SC: Layering new digital instruments on top of existing systems may seem like the easier and cheaper way to address innovations, however, this approach increases operational strain and cost in the long run. 

Each additional layer can introduce new points of reconciliation, monitoring, and failure. Rather than simplifying cross-border payments, this adds complexity to systems already struggling to manage liquidity, risk and settlement across multiple rails. Faster money moving through slow, fragmented systems only amplifies friction, making payments harder to manage, not easier. 

Cloud-native platforms, on the other hand, are designed for real-time money environments from the start, supporting constant oversight rather than periodic checks, which is essential for scalable, real-time payments.

Moving to continuous processing fundamentally changes how payments are managed. Instead of transactions being queued, settled, and reconciled at fixed intervals, payments are processed, monitored, and reconciled as they occur. 

In practical terms, it means that liquidity positions and risk exposure are visible in real-time rather than after a batch of money has been moved. This constant oversight also strengthens fraud prevention and consumer protection, which are no longer “nice to haves”. 

TTP: If banks do not modernise their core payments architecture, what do you expect the next phase of tokenisation projects to look like in practice? (i.e., Incremental gains, stalled pilots, or something else?)

SC: Without a modernised payments infrastructure, the next phase of tokenisation projects will fail to bring cross-border payments into the digital era. Pilot projects can continue, but they will struggle to scale or deliver sustained improvements as they run into the same bottlenecks. 

There is great demand for tokenised payments in the US, especially as consumers want more cross-border and gig-economy-led payments. Particularly in North America, we are seeing financial institutions and fintechs fighting for client value in the services they can offer customers.

We already know that banks are concerned about being overtaken by more innovative and agile fintechs. Failing to modernise will only widen this gap as customers turn to alternatives to access faster, always-on, cross-border payments. 

Building for scale

TTP: Looking ahead 5 years, what changes need to happen within banks for tokenised cross-border payments to move into everyday use at scale?

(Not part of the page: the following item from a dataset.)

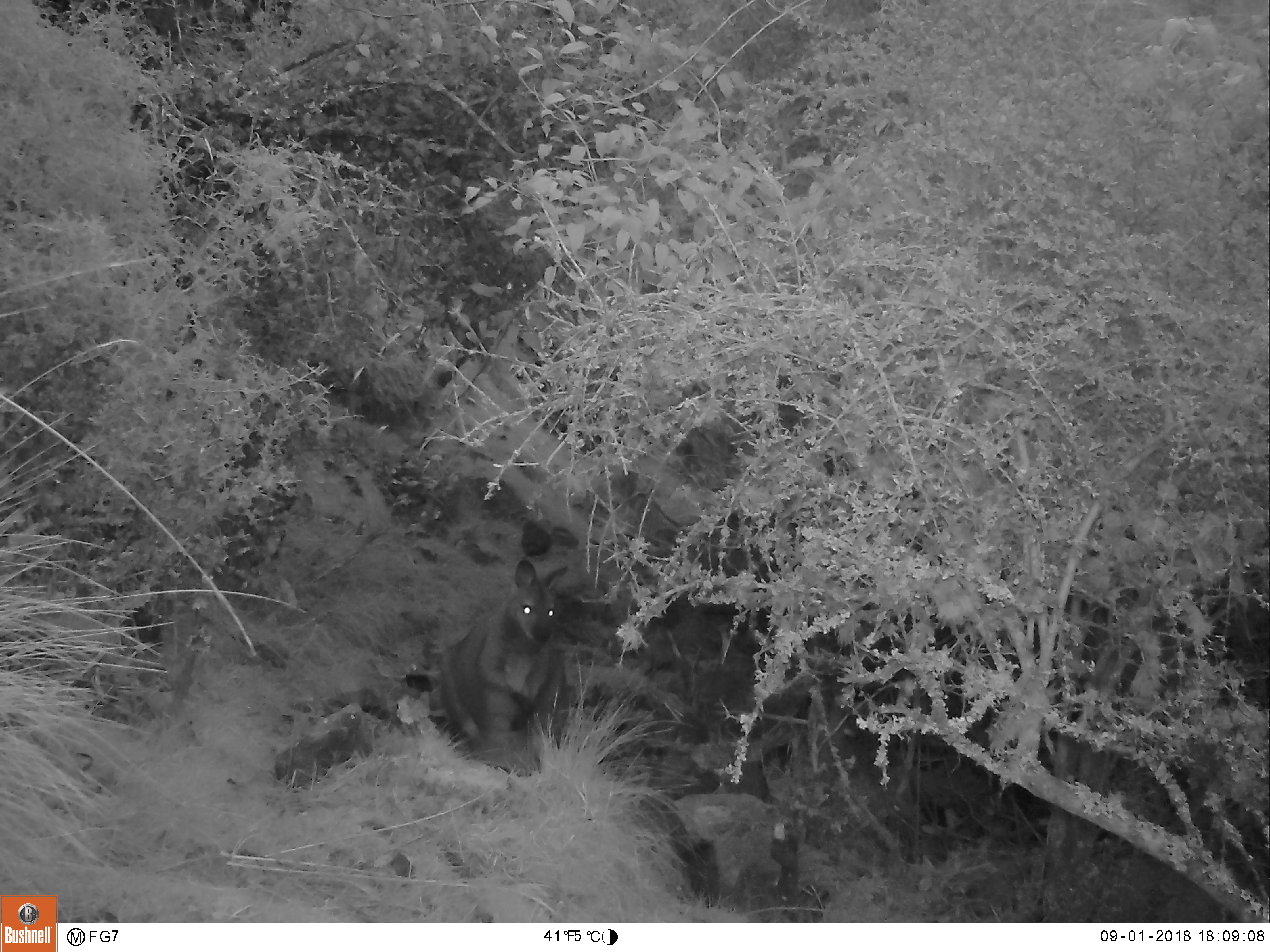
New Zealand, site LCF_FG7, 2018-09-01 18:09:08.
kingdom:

SC: For tokenised cross-border payments to move into everyday use at scale, banks need to treat payments infrastructure modernisation as a strategic priority. This means moving away from batch-based systems towards cloud-native platforms capable of continuous processing, monitoring and reconciliation. Always-on payments require an architecture where real-time oversight is built in rather than added later. 

Alongside this, greater standardisation and interoperability will be critical for a global implementation of tokenised cross-border payments. Initiatives like Project Agora are important in setting common frameworks that allow different forms of tokenised money, both public and private, to interact across borders without creating fragmentation. 

Regulation will also evolve as new models are tested in the real world. As tokenised payments scale, new regulatory requirements around fraud prevention, resilience and consumer protection will inevitably emerge. Banks will need to develop infrastructure that can adapt to these changes, embedding continuous controls and real-time updates, rather than relying on static, manual processes. Tokenisation is not a shortcut for cross-border payments. 

Without modernising the foundations, faster money will continue to run into the same old constraints.